You will find an average battery life of 2-4 days per charge cycle on this headlamp with moderate to heavy use, and 4-8+ days with moderate to light use.
Weight: 85 grams actual, manufacturer claim: 87 grams
Lumens: 180, manufacturer claim
Rum time manufacturer claim: 2 hours 30 minutes – 37 hours
Rime time actual:
Diffused Red: Approximately 30 hours
Diffused White: Approximately 29 hours
Low White: 12 hours 40 minutes, 2nd test: 13 hours 3 minutes
Medium White: 5 hours 15 minutes, 2nd test: 5 hours 11 minutes
High White: 1 hour 44 minutes , 2nd test: 1 hour 57 minutes
Strobe Red: Approximately 34 hours
Strobe White: Approximately 33 hours
*Approximate times: Due to the length of time of some of the light settings, the light shut off was not always immediately found. These times may be off by as much as 30-60 minutes.
I did notice that on both the high and medium settings, that if you turned the light off or switched modes after about 75 percent of the total time of the test that the light would stay in low and not switch back to medium or high.
In both the red and white diffused modes, I had no issues or complaints with the quality of the light output. It was sufficient to accomplish tasks that require a low level of light; such as map reading, cooking, setting up camp, etc. However, after about 60 percent total time of discharge a noticeable difference can be seen in the brightness. The light slowly gets dimmer the longer it is in use. This is especially noticeable in the medium and high modes of operation, With the maximum run time of these modes being relatively short, if you suddenly switch to one of these modes after the light has been in use for a time you will find the light output noticeably dimmer.
If this headlamp does indeed have a voltage regulation circuit then it is either faulty in my device, or poorly designed and severely lacking in proper function.
Observations during Field Use:
Through the course of testing this headlamp over about two months I tried to use it in a variety of ways, to most reflect any circumstances that someone would reasonably encounter. The headlamp was tested in the Northeastern United States, in moderate fall feather and in some colder weather, as well as rain and snow.
I used the NiteRider Adventure 180 headlamp on two three-day backpacking trips, and on about a dozen night "day" hikes. I also used the headlamp almost daily at work, and around the house for various tasks. For backpacking, I found the battery appropriate for a typically three-day trip, involving several hours of night hiking on each day.
I would not want to bring this headlamp on a trip of any duration greater than three days without a means to recharge it.

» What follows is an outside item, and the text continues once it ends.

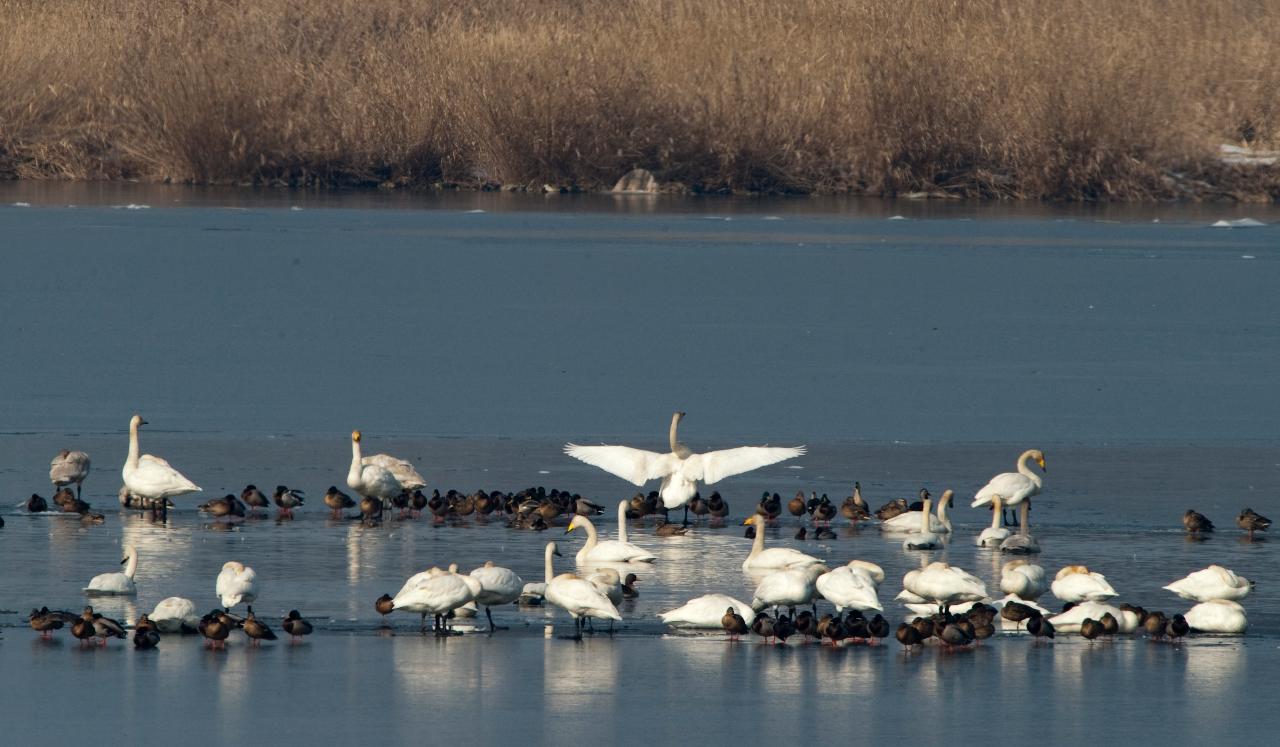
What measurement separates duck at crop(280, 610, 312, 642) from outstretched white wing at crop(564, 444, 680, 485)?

Use as just an around camp light it would easily last a week or more if only the diffused and low modes were used. I have been using the light for about 1-2 hours a day at work and at home doing outside chores such as moving firewood etc, and I have only had to charge the light about once every two weeks.

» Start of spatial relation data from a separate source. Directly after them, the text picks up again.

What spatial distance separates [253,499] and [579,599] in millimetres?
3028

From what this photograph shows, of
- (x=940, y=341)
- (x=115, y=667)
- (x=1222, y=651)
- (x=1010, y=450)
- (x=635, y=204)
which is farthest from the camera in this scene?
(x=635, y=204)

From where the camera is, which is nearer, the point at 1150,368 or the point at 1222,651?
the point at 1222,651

The following backpacking activities I performed with this headlamp, and found them to be sufficiently accomplished:
Night hiking/backpacking, including locating blazes or other trail markers as far as 100 feet away, and map reading.
Signaling to others in my group from up to 1/2 mile away via the red or white strobe light. Useful for marking a campsite when others are approaching in the dark, especially in an area they are unfamiliar with.
Searching for ways around obstacles such as blow downs, or overgrown sections of trail.
Camp chores such as cooking, setting up my hammock and tarp, finding items in my pack, gathering firewood, and filtering water.
Hanging the light from an object to illuminate a large area as a makeshift lantern.
The headlamp has two functions that I used the most, the red diffused and white diffused. In these two modes the light does not broadcast very far in front of you, maybe 4-5 feet, but it does broadcast out to the sides several feet. It is a very dispersed level of light for doing camp chores and other things where long range visibility is not necessary.
I found the amount of light available in both of these modes of operation to be more than sufficient for accomplishing mundane tasks. I regularly used the white and red diffused modes for setting up camp in the dark, cooking, reading maps, etc. I mainly used the red diffused mode for accomplishing tasks that did not require high attention to detail, and when around others at night. However, the amount of light was largely insufficient for actively hiking in my opinion.
The Low mode was the primary mode I used when I was actively hiking. This mode of operation provided ample light to clearly illuminate the trail out to about 15ft in front of me, with a good dispersement of light to provide adequate peripheral vision of the trail sides. Field of view was approximately 6-8ft x 15-20ft.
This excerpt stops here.